**Text block**
• • •
This case study draws together the project-based work of a number of researchers within the UoA 35 based in the Lincoln School of Performing Arts. The thematic link that unites this work is that it has all benefitted marginalized and disempowered communities locally , regionally and nationally by using performance to facilitate dialogue, participation, intervention, and empowerment.

  • `HMP Drake Hall', `Lace Housing' and `Artist in Residence' have each had direct impact, building esteem, creating community cohesion, nurturing shared remembrance and enabling civic inclusion. Together the research has allowed communities to articulate identity through performance.
  • `It Happened Here' and `Dambusters 70' have enabled organizations to develop methods for communal engagement and expression. This has generated further commissions (BBC; RAF; Skegness SO Festival), projects (Lincolnshire Social Services), and successful funding bids from Heritage Lottery and European sources (Hoxton Hall; STORM).
  • `Hepatitis C' and `LOV Venues' have gained national recognition for developing health awareness and cultural engagement. `Hepatitis C' is shortlisted for a national Nursing Times award for its impact; `LOV Venues' has been recognized by the Paul Hamlyn Foundation as good practice to be rolled out nationally; meanwhile, two academic outputs (from `HMP Drake Hall') have won prestigious prizes from the IFTR and TAPRA.

Underpinning research

This case study involves a group of projects that examined the use of performance by, with and for marginalized and disempowered communities. Researchers, including Walsh, Lawrence, Bowtell, O'Thomas, Gaughan and Morrow, explored ideas of empowerment, dialogue, participation and intervention. The concept of community-as-producer/participant-as-producer was central, leading to associated enquiries into the notions of cultural identity and the authorship of personal/community narratives. Projects worked with:

  • female prisoners (HMP Drake Hall: Walsh);
  • social service users and providers (Lincolnshire Social Services: O'Thomas/Gaughan);
  • elderly nursing home residents (Lace Housing: Lawrence; Artist in Residence: Bowtell);
  • sufferers of chronic illness, their nursing providers and families (Hepatitis C: Walsh);
  • military personnel living with local Lincolnshire communities (Dambusters 70: Lawrence);
  • diverse ethnic and cultural youth communities in London (It Happened Here: Lawrence);
  • cross-cultural communities in the UK and Europe (STORM: O'Thomas, Lawrence);
  • youth communities as cultural participants and producers (LOV Venues: Morrow).
• • •
**Provided data**
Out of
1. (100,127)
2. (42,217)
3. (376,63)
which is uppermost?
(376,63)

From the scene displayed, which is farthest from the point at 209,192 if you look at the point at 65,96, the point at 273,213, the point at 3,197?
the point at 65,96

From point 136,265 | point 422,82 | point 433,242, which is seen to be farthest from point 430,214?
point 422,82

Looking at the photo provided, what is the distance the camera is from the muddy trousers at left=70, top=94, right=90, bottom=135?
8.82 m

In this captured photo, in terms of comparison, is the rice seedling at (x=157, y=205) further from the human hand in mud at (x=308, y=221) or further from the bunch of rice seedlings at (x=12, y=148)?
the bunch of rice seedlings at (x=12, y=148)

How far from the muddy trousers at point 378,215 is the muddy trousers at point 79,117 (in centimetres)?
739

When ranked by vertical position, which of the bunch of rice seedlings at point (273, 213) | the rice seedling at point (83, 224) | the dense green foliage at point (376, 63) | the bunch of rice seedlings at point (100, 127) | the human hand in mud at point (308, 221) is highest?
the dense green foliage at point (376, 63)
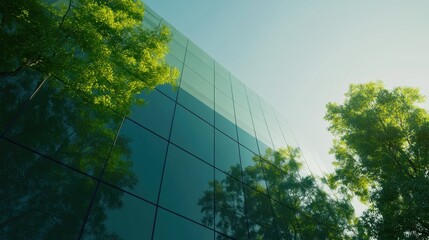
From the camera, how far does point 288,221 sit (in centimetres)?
1192

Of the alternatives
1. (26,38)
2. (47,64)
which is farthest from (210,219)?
(26,38)

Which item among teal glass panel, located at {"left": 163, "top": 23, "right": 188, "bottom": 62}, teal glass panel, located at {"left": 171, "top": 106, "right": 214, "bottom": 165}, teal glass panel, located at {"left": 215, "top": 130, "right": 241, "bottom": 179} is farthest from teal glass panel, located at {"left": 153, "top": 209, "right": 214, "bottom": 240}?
teal glass panel, located at {"left": 163, "top": 23, "right": 188, "bottom": 62}

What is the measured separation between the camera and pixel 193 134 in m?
11.3

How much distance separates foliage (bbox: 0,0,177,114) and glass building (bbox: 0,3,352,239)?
0.73 meters

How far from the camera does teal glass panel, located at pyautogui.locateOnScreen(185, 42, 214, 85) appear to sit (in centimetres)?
1654

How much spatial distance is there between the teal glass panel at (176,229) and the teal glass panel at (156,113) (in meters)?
3.10

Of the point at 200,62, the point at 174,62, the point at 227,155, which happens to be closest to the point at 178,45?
the point at 200,62

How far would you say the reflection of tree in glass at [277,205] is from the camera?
9734 mm

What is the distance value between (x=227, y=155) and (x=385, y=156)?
834 cm


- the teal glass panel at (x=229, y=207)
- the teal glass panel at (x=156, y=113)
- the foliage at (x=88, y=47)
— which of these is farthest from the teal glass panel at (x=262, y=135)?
the foliage at (x=88, y=47)

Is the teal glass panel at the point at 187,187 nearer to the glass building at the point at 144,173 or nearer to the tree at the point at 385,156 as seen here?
the glass building at the point at 144,173

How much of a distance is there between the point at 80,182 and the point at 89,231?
1.19m

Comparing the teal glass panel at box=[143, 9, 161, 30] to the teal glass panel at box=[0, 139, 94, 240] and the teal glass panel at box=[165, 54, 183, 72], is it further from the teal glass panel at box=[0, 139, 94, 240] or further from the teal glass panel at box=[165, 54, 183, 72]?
the teal glass panel at box=[0, 139, 94, 240]

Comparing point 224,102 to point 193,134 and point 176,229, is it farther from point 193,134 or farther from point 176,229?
point 176,229
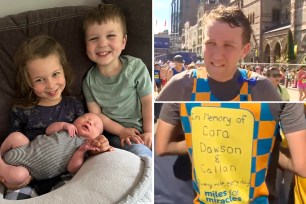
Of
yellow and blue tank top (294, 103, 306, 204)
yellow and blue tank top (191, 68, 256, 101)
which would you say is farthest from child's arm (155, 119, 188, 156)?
yellow and blue tank top (294, 103, 306, 204)

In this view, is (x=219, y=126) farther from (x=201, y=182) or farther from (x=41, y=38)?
(x=41, y=38)

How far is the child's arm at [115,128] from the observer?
1.22 meters

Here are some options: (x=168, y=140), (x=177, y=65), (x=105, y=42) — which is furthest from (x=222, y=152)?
(x=105, y=42)

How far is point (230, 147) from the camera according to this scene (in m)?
1.02

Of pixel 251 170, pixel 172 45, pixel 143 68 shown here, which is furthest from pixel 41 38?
pixel 251 170

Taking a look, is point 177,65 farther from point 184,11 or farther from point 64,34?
point 64,34

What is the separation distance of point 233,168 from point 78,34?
65cm

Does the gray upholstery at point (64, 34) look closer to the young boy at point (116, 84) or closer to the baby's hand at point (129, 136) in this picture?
the young boy at point (116, 84)

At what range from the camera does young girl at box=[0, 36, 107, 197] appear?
117cm

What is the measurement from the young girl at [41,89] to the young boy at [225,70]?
1.35ft

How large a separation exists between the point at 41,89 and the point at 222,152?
22.4 inches

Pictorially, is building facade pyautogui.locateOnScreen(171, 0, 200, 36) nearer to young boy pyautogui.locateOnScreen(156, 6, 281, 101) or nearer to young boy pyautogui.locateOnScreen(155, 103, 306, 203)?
young boy pyautogui.locateOnScreen(156, 6, 281, 101)

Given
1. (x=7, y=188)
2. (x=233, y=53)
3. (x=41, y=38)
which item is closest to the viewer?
(x=233, y=53)

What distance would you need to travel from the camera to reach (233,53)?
0.98 meters
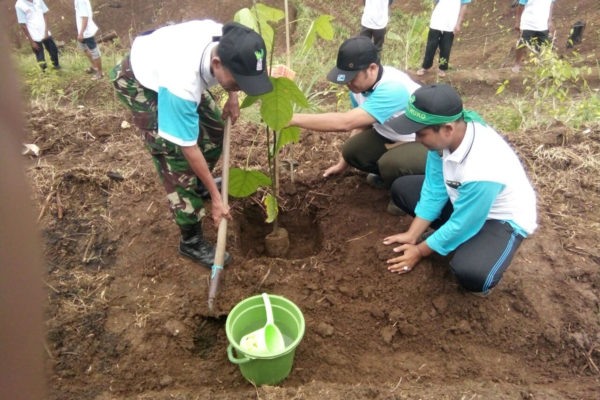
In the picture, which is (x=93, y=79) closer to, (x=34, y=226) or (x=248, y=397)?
(x=248, y=397)

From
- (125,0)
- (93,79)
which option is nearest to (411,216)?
(93,79)

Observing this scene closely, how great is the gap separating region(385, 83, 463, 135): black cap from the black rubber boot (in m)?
1.25

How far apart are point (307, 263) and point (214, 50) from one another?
4.18 feet

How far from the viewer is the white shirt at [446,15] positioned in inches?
217

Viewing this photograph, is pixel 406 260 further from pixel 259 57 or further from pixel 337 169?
pixel 259 57

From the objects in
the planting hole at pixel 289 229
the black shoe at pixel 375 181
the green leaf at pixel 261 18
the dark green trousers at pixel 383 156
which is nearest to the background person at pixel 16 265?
the green leaf at pixel 261 18

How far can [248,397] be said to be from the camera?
• • •
**What needs to be done**
Could you reproduce the full case study on performance with marginalized communities, word for word?

**Answer area**
This case study draws together the project-based work of a number of researchers within the UoA 35 based in the Lincoln School of Performing Arts. The thematic link that unites this work is that it has all benefitted marginalized and disempowered communities locally , regionally and nationally by using performance to facilitate dialogue, participation, intervention, and empowerment.

  • `HMP Drake Hall', `Lace Housing' and `Artist in Residence' have each had direct impact, building esteem, creating community cohesion, nurturing shared remembrance and enabling civic inclusion. Together the research has allowed communities to articulate identity through performance.
  • `It Happened Here' and `Dambusters 70' have enabled organizations to develop methods for communal engagement and expression. This has generated further commissions (BBC; RAF; Skegness SO Festival), projects (Lincolnshire Social Services), and successful funding bids from Heritage Lottery and European sources (Hoxton Hall; STORM).
  • `Hepatitis C' and `LOV Venues' have gained national recognition for developing health awareness and cultural engagement. `Hepatitis C' is shortlisted for a national Nursing Times award for its impact; `LOV Venues' has been recognized by the Paul Hamlyn Foundation as good practice to be rolled out nationally; meanwhile, two academic outputs (from `HMP Drake Hall') have won prestigious prizes from the IFTR and TAPRA.

Underpinning research

This case study involves a group of projects that examined the use of performance by, with and for marginalized and disempowered communities. Researchers, including Walsh, Lawrence, Bowtell, O'Thomas, Gaughan and Morrow, explored ideas of empowerment, dialogue, participation and intervention. The concept of community-as-producer/participant-as-producer was central, leading to associated enquiries into the notions of cultural identity and the authorship of personal/community narratives. Projects worked with:

  • female prisoners (HMP Drake Hall: Walsh);
  • social service users and providers (Lincolnshire Social Services: O'Thomas/Gaughan);
  • elderly nursing home residents (Lace Housing: Lawrence; Artist in Residence: Bowtell);
  • sufferers of chronic illness, their nursing providers and families (Hepatitis C: Walsh);
  • military personnel living with local Lincolnshire communities (Dambusters 70: Lawrence);
  • diverse ethnic and cultural youth communities in London (It Happened Here: Lawrence);
  • cross-cultural communities in the UK and Europe (STORM: O'Thomas, Lawrence);
  • youth communities as cultural participants and producers (LOV Venues: Morrow).